What you need to do
- a) Rewrite the custody opinion between "Malone Jr., J." and "order of custody.", inclusive, changing "Family Court" to "trial court".
- b) Write what comes next in the custody opinion, picking up after its last sentence.

Source
· · · · ·

Dickerson v. Robenstein

68 A.D.3d 1179, 889 N.Y.S.2d 319, 2009 N.Y. Slip Op. 08904

This opinion is uncorrected and subject to revision before publication in the printed Official Reports.

In the Matter of MELISSA DICKERSON, Appellant,

v.

RICHARD E. ROBENSTEIN II, Respondent.

505848

Supreme Court, Appellate Division, Third Department, New York

Decided and Entered: December 3, 2009

Calendar Date: October 14, 2009

 

Before: Mercure, J.P., Rose, Lahtinen, Malone Jr. and Garry, JJ.

 

 

APPEARANCES OF COUNSEL

Susan J. Civic, Saratoga Springs, for appellant.

Matthew Hug, Troy, for respondent.

Suzanne L. Latimer, Law Guardian, Latham.

 

MEMORANDUM AND ORDER

Malone Jr., J.

 

Appeal from an order of the Family Court of Saratoga County (Hall, J.), entered October 23, 2008, which, among other things, dismissed petitioner’s application, in a proceeding pursuant to Family Ct Act article 6, to modify a prior order of custody.

Petitioner (hereinafter the mother) and respondent (hereinafter the father) are the divorced parents of one child (born in 2003). After the parties’ separation, they stipulated to an award of joint legal custody and equally shared physical custody of their son. Thereafter, pursuant to a prior modification order, the mother relocated to western Massachusetts while the father remained in Saratoga County.

· · · · ·

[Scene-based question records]

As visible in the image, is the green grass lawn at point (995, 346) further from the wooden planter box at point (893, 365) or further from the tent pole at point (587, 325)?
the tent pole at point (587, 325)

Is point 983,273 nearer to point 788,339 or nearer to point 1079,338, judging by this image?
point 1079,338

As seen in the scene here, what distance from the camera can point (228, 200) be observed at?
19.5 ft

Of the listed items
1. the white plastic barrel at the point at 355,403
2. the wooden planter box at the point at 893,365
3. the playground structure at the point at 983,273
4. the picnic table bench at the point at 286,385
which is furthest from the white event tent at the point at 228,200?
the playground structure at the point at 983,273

· · · · ·

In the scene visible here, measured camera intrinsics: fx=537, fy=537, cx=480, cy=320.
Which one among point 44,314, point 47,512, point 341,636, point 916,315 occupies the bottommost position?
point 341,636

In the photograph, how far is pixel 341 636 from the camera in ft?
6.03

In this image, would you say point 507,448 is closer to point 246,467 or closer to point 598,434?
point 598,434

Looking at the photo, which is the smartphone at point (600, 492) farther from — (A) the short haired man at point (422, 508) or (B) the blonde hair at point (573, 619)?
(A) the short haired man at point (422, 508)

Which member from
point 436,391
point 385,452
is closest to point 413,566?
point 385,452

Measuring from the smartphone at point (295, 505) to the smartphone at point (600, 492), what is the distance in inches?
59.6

· · · · ·

Answers for the exercise
- a)
Malone Jr., J.

 

Appeal from an order of the trial court of Saratoga County (Hall, J.), entered October 23, 2008, which, among other things, dismissed petitioner’s application, in a proceeding pursuant to Family Ct Act article 6, to modify a prior order of custody.

- b)
In March 2008, the mother commenced this proceeding, seeking primary physical custody of the child and permission to relocate with the child to Connecticut to reside with her husband and their child FN1. Following a bench trial, Family Court denied the mother permission to *2 relocate with the child and awarded primary physical custody to the father. The mother appeals.

An existing custody order will be modified only when there is a showing that there has been a change in circumstances that will ensure the continued best interests of the child (see Matter of Grathwol v Grathwol, 285 AD2d 957, 958 [2001]; Matter of Hrusovsky v Benjamin, 274 AD2d 674, 675 [2000]). The parties do not challenge Family Court’s finding that the child’s attainment of school age constitutes a change in circumstances necessitating a modification of the shared physical custody arrangement. Thus, the issue here is whether the child’s best interests are served by Family Court’s award of primary physical custody to the father. Factors to be considered in making such a determination include the quality of each parent’s home environment and their relative fitness to guide the child’s intellectual and emotional development and provide for the child’s physical needs (see Eschbach v Eschbach, 56 NY2d 167, 172-173 [1982]; Matter of Zwack v Kosier, 61 AD3d 1020, 1022 [2009], lv denied 13 NY3d 702 [2009]).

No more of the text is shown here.